新しく友達になった子との会話が途切れたときにふと思いついて尋ねると、その子は目を瞬かせた。

「ねえ、うちの近くに住んでるんだよね?だったら梅林わかる?川沿いにあって、ちっちゃい和菓子屋さんのそばにあるやつ」
「アレね、わかるよ。行ったことないけど」
「そのあたりで赤い光とか赤い紐状のものとか見たことある?」
「ううん、ない」
「じゃあ、赤い何かに関する言い伝えとか伝説とかを聞いたことは?」
「うーん、知らないなあ。どうして?」
「ごめん、なんでもない」

私は慌てて手を振った。彼女は妙な質問に頭をかしげたものの、あまり気にしてる様子もなく話題を変えた。

新学期が始まって2週間。私はついに中学3年生になった。このまま氷帝学園高等部に進学するつもりだったから受験の心配はないけれど、中学校最後の1年かと感慨に浸る間もなく忙しい日々が続いている。中高一貫校特有のカリキュラムのせいで高校の範囲が授業に出てきて焦ったり、新しいクラスにドギマギしたり。それでもあの赤い龍、蓮二との思い出は、喉にひっかかった小骨のようにいつも頭の片隅で存在を主張していた。

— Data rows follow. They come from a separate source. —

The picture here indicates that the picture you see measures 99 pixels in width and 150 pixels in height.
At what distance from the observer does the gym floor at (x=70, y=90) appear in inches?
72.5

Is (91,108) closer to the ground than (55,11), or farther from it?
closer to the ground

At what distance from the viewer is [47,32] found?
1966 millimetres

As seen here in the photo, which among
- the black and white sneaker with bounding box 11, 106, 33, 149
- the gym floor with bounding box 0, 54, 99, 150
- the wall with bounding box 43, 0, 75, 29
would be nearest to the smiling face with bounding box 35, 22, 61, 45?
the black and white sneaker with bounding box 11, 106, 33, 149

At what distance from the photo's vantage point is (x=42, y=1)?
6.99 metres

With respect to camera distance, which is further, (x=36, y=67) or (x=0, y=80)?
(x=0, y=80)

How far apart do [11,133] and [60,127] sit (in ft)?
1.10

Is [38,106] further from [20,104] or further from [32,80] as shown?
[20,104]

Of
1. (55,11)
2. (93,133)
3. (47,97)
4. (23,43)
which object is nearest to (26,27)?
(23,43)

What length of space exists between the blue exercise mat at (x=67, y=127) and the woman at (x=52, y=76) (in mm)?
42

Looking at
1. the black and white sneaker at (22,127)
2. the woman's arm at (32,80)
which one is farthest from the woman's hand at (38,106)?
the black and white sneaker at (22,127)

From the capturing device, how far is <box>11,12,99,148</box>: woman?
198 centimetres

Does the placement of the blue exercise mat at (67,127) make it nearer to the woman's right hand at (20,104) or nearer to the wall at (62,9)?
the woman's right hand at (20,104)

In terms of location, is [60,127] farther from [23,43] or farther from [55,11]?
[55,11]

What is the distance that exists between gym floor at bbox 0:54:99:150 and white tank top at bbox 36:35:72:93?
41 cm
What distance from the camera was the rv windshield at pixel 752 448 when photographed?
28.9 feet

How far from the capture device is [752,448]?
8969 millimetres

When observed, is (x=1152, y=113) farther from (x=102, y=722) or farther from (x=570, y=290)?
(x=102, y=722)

私が、幼い私は確かに赤い龍を見た。子供だから勘違いしたり思いこんだりすることはあるだろうけれど、きっとあの梅林に何かがある。そういう思いが、梅林で扇子を拾ってからますます強くなった。あの扇子にも書いてあったじゃないか、赤い龍って。それにあの俳句、どうも見覚えがある。気がする。
もちろん本物の龍なんていないから、きっと赤い龍に見える何かを見たんだろう。赤い龍は何かの暗示なのかもしれないが子供に暗示が分かるとも思えない。と、いうことは。考えられるのは自然現象、か、赤い人工物。梅林付近で赤い光が見える場所があるとか、梅のてっぺんに赤い布をはためかせておく風習が実はある、とか。梅林で一番目に付く赤は「紅梅」だけど、梅の花は龍には見えないし。

そろそろ新しい生活に余裕が出てきた。今日の放課後でも街の図書館に行ってみようと決心して、私は目の前の優しい友人に微笑んだ。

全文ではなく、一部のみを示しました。